* _PROMPT A_
Can you copy the part of the air conditioner text between "A packaged air" and "on the ground.", inclusive, word for word?

========

PACKAGED AIR CONDITIONER WITH VANE AXIAL FAN
A package air conditioning unit includes a housing, a condenser portion including a condenser located in the housing and an evaporator portion located in the housing. The evaporator portion includes an evaporator in fluid communication with the condenser and a vane-axial flow fan rotatable about a fan axis to power airflow from a conditioned space, across the evaporator and back toward the conditioned space.
The subject matter disclosed herein relates to residential and commercial packaged air conditioner products. More specifically, the present disclosure relates to supply air fan systems for packaged air conditioner products.
A packaged air conditioner product typically includes a refrigeration circuit having a compressor, condenser and evaporator in fluid communication with each other and circulating a flow of refrigerant or cooling medium therethrough. The components are typically located in a single housing, through which fresh air and/or return air from a conditioned space is circulated and a supply airflow of a selected temperature is output to the conditioned space. Such products are typically installed on a roof of a building, but may also be installed at other locations, such as on the ground.

========

* _PROMPT B_
Which lines of the entries below contain the string "stump"? Collect every one of them, treating uppercase and lowercase as different.

* _Recorded data_

========

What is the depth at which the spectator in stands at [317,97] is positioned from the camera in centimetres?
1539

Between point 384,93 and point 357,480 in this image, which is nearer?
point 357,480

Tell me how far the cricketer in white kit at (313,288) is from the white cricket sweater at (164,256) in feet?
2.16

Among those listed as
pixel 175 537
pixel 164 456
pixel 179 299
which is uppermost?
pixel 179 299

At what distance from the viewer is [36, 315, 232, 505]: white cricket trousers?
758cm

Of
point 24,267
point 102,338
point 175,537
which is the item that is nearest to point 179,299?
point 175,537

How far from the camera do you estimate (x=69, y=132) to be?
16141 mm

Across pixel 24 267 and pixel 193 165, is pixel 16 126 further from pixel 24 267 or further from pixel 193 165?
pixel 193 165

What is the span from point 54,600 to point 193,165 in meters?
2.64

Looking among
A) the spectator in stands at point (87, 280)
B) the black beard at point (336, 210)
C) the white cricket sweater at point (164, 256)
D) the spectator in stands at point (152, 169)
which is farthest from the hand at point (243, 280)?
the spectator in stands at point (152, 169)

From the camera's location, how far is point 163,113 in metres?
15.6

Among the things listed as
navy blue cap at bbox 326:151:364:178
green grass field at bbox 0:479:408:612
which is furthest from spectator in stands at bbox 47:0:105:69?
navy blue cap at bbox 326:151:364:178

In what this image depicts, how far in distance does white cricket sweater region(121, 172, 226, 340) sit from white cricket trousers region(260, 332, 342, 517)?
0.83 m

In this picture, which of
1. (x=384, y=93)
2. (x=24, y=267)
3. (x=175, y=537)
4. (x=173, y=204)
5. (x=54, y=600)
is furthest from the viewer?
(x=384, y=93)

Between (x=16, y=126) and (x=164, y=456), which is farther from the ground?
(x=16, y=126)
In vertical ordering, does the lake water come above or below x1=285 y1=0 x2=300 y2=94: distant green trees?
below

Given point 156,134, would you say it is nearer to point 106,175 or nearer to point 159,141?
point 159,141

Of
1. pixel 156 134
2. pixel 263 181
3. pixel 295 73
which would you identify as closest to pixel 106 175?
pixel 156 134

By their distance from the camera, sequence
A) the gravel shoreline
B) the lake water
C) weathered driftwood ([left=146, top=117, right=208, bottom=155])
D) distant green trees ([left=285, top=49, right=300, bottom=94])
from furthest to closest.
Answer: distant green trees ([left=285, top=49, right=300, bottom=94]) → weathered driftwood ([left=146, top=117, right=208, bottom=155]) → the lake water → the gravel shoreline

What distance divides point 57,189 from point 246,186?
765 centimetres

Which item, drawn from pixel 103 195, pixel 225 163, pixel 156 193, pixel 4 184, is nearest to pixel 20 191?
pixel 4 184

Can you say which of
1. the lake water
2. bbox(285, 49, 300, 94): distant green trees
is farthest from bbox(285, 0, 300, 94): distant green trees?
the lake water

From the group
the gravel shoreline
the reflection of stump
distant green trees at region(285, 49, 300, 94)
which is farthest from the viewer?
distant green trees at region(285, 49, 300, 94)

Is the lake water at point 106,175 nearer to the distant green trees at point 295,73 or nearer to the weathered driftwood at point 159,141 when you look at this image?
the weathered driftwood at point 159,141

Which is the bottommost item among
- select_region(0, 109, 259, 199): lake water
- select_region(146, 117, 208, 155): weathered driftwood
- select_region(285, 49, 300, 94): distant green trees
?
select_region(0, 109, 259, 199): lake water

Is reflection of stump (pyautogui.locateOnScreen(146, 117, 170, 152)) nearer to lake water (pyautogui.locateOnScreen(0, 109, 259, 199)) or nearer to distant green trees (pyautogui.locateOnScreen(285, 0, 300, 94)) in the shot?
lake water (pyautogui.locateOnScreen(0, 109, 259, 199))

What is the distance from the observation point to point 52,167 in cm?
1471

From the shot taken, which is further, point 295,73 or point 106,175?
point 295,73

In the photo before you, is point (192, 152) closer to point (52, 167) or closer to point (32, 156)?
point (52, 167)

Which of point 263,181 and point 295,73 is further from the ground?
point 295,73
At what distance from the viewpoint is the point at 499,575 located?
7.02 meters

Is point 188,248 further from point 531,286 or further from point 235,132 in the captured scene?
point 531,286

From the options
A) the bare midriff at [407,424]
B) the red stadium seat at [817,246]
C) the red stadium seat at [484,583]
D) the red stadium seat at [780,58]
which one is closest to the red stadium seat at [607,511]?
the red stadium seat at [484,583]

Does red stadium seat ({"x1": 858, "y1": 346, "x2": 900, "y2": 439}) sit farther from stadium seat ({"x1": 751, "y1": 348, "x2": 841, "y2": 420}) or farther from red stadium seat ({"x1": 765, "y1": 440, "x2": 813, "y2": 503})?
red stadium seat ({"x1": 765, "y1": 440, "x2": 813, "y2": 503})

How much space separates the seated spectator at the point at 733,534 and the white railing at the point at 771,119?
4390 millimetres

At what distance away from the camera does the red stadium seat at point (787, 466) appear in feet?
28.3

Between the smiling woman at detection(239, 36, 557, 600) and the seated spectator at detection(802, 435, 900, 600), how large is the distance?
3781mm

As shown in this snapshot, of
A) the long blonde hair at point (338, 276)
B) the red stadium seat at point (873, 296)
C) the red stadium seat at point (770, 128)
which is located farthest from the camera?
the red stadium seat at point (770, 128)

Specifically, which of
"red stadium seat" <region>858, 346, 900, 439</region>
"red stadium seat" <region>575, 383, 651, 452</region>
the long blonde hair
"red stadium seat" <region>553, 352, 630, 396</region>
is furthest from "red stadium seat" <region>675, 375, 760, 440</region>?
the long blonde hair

========

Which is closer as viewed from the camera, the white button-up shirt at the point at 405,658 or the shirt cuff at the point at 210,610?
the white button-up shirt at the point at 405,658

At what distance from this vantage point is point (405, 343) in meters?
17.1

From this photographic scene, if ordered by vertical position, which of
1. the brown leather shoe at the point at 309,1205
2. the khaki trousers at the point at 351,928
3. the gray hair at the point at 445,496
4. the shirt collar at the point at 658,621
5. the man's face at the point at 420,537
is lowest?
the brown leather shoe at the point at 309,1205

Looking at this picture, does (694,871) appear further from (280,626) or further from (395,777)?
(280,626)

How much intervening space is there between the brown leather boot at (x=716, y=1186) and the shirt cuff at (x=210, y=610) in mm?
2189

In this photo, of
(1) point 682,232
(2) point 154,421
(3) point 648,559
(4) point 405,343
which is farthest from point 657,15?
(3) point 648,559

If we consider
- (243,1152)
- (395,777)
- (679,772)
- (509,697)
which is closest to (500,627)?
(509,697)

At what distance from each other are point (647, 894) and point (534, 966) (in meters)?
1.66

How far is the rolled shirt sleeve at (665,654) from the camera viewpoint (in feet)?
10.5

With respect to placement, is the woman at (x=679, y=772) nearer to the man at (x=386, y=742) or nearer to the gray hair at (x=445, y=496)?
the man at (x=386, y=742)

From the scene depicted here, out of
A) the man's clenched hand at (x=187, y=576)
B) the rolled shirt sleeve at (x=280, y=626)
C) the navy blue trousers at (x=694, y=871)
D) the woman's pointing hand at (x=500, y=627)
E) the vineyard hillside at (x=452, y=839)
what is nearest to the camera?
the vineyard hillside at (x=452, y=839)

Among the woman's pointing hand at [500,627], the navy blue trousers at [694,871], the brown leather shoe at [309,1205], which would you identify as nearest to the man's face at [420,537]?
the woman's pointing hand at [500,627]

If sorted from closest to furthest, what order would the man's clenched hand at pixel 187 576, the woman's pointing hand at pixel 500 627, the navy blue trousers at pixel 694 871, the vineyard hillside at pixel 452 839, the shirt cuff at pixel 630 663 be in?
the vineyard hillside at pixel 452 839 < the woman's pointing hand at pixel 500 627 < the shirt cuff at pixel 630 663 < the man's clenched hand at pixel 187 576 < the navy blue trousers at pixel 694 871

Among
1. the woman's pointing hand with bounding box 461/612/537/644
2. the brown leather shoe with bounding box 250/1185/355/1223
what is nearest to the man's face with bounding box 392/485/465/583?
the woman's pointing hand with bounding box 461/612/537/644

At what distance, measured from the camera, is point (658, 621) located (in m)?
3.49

========

* _WRITTEN ANSWER A_
A packaged air conditioner product typically includes a refrigeration circuit having a compressor, condenser and evaporator in fluid communication with each other and circulating a flow of refrigerant or cooling medium therethrough. The components are typically located in a single housing, through which fresh air and/or return air from a conditioned space is circulated and a supply airflow of a selected temperature is output to the conditioned space. Such products are typically installed on a roof of a building, but may also be installed at other locations, such as on the ground.

* _WRITTEN ANSWER B_
the reflection of stump
Is reflection of stump (pyautogui.locateOnScreen(146, 117, 170, 152)) nearer to lake water (pyautogui.locateOnScreen(0, 109, 259, 199)) or nearer to distant green trees (pyautogui.locateOnScreen(285, 0, 300, 94)) in the shot?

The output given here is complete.